## Extrait à lire
+---+
Yassine Belattar – Ingérable

Dans le milieu humoristique actuel, Yassine Belattar se veut un sniper « ingérable ». Il se plaît à incarner le caillou dans la chaussure de la bien-pensance et prétend être le seul comique à s’en prendre à toutes les communautés – bobos, cailleras, musulmans, noirs, blancs, politiques, journalistes, etc. Celui qui combat le système médiatique et qu’on refuse d’inviter à la télé, comme, dans un genre plus convaincant, Wally, a quand même une solide expérience des médias, qu’il s’agisse de la radio ou de la télé dont il a gardé quelques tics.

Toujours est-il qu’il tient la scène avec un savoir-faire singulier en se distinguant de certains de ses collègues de la première génération du Jamel comedy Club issue de Barres de Rires, ce regroupement d’humoristes cueillis sur un plateau par Jamel. Belattar ne propose aucune chronique de la vie quotidienne. Coluche et Devos en parrains revendiqués, il fait dans l’analyse politico-sociale énervée en appuyant, comme un thérapeute, là où fait mal. Avec un nouveau créneau depuis le 13 novembre 2015, dont il a appris la nouvelle alors qu’il était sur scène : être le comique qui parle des attentats, un terrain glissant sur lequel se risque aussi Mathieu Madenian, au hasard.
+---+
## Informations fournies
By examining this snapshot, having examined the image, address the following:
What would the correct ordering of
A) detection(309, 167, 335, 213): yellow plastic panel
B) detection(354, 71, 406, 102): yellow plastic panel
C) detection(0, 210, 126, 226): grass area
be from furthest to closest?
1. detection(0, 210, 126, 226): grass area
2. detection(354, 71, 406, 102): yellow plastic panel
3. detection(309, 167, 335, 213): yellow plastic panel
+---+
## À faire
**a.** Dans le texte sur Yassine Belattar, réécrivez sous forme de liste le paragraphe qui commence par « Toujours est-il qu'il tient la scène » en conservant ses faits principaux.
**b.** Rédigez la suite du texte sur Yassine Belattar, en reprenant après sa dernière phrase.

## Corrigé de l'exercice
**a.**
- Belattar tient la scène avec un savoir-faire singulier. Ce savoir-faire le distingue de certains humoristes de la première génération du Jamel Comedy Club, issue de Barres de Rires, un groupe d'humoristes repérés par Jamel sur un plateau.
- Il ne propose aucune chronique de la vie quotidienne.
- Il revendique Coluche et Devos comme parrains.
- Il fait de l'analyse politico-sociale énervée et appuie, comme un thérapeute, sur ce qui fait mal.
- Depuis le 13 novembre 2015, jour des attentats dont il a appris la nouvelle sur scène, il occupe un nouveau créneau : il est le comique qui parle des attentats.
- Ce terrain est glissant, et Mathieu Madenian s'y risque aussi.

**b.**
Belattar verse dans un humour intelligent et informé, soucieux d’épingler le non sens d’expressions journalistiques lorsqu’il se demande, comme David Azencot, ce que signifie un musulman modéré : quelqu’un qui fait deux prières et demie par jour ? Fier de faire entrer le stand-up au théâtre de l’Atelier, il enchaîne durant deux heures dix les vannes et les réflexions dérisoires ou sérieuses, en obligeant parfois les spectateurs à applaudir pour condamner ou acclamer ce qu’il estime être injuste ou honorable.

Car l’humoriste a beau dénoncer le milieu médiatique et les émissions d’Arthur, il ne cesse de forcer les spectateurs à applaudir comme sur les plateaux télés, quand il ne les interpelle pas avec une spontanéité affûtée. Il y a un côté homme politique chez Belattar, bien qu’il s’en défende, comme en témoigne l’intensité du passage consacré à son entretien avec le maire des Mureaux, d’ailleurs très drôle.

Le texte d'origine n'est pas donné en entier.